O senador gaúcho Luis Carlos Heinze (Progressistas) esteve em Bento Gonçalves na noite de quinta-feira, 21, para falar a lideranças políticas e empresariais sobre suas ações desenvolvidas ao longo de sua trajetória política e agora como senador da República. O jantar-palestra, realizado no Centro da Indústria, Comércio e Serviços de Bento Gonçalves (CIC-BG) teve como foco principal a temática “Desafios logísticos, ambientais e econômicos para o desenvolvimento da Serra Gaúcha”. Em seu discurso, Heinze afirmou que é preciso acabar com leis que atrapalham o empresário, na hora de empreender. Durante a noite, o político recebeu demandas da região, voltadas aos setores de vitivinícolas e moveleiros, além de pedidos para obras em infraestrutura e recursos para a saúde.

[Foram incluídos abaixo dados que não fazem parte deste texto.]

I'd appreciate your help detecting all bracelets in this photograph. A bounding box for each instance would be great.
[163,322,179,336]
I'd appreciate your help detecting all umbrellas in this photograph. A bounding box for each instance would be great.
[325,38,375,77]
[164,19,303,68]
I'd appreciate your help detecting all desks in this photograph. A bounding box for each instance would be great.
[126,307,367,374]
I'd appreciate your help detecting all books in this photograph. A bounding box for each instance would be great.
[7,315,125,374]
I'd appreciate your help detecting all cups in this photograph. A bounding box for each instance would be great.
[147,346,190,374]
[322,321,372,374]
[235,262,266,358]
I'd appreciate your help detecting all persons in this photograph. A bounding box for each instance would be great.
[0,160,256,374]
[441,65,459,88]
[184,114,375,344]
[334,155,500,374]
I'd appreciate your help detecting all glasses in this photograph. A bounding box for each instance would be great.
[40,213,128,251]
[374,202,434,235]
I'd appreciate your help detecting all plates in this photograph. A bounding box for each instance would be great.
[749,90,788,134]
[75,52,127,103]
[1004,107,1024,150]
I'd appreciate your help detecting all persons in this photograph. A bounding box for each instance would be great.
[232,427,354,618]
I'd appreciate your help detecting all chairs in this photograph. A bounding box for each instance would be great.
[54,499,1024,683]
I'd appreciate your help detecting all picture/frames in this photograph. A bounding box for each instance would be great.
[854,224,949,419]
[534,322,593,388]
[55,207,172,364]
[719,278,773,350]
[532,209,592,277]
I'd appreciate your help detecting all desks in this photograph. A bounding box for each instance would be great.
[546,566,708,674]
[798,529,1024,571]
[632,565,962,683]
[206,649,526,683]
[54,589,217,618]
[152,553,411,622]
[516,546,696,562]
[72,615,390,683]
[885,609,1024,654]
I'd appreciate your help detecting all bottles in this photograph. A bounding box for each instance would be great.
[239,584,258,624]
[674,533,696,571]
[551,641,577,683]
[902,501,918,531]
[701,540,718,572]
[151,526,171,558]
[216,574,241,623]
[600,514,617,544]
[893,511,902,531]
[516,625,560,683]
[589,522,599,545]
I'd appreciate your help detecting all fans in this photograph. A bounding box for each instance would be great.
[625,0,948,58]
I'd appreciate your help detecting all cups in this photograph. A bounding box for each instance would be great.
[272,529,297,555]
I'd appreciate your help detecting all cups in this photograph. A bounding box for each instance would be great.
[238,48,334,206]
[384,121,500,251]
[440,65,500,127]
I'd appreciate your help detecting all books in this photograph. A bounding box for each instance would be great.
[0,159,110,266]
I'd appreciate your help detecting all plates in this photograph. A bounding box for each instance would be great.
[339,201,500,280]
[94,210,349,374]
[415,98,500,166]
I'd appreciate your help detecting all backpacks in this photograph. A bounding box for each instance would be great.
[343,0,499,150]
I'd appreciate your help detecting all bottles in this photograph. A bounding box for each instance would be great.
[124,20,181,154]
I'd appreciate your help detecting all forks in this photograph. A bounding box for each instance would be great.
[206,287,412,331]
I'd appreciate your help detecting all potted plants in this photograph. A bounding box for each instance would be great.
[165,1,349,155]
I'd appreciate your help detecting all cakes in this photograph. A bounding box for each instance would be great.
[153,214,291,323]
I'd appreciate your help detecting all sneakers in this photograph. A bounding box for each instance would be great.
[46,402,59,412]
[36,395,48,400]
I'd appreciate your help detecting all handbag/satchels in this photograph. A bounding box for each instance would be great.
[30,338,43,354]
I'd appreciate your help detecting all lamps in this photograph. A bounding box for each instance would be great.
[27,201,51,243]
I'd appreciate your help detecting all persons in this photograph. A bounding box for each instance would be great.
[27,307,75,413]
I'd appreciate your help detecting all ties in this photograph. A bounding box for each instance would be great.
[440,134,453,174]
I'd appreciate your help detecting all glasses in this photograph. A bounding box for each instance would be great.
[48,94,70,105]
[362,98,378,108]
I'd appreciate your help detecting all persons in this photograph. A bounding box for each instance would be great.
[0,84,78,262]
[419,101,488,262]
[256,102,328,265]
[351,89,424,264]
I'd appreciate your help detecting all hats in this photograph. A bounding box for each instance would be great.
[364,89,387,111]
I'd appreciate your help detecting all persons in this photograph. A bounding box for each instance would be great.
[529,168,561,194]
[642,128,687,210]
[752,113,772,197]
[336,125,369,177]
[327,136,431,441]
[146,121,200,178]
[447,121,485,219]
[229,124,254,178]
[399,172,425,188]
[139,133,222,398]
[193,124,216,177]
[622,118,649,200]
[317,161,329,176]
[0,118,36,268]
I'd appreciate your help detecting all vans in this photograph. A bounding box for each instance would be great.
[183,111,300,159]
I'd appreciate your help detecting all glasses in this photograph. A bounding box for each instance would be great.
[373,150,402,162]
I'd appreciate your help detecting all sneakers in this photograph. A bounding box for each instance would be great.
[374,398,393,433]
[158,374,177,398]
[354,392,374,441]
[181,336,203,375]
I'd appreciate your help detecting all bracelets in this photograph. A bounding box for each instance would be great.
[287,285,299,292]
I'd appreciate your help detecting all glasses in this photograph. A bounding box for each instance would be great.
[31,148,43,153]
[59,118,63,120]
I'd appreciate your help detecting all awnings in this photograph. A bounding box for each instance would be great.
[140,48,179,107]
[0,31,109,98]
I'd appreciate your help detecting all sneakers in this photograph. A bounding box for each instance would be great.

Segundo Heinze, é necessário desburocratizar a gestão pública, de modo especial no Rio Grande do Sul. Ele citou como exemplo, a demora em conseguir uma licença ambiental no estado, quando em Santa Catarina, em poucos meses o empresariado consegue as liberações necessárias. Para o senador, é preciso mudar a forma como as coisas andam. “Estamos utilizando em Brasília a expressão “Revogaço”. É preciso acabar com essas leis que travam o desenvolvimento do país. Não é possível o empresário ficar amarrado em legislações que só existem no Brasil. Em outros países do mundo é diferente e as coisas andam”, afirma.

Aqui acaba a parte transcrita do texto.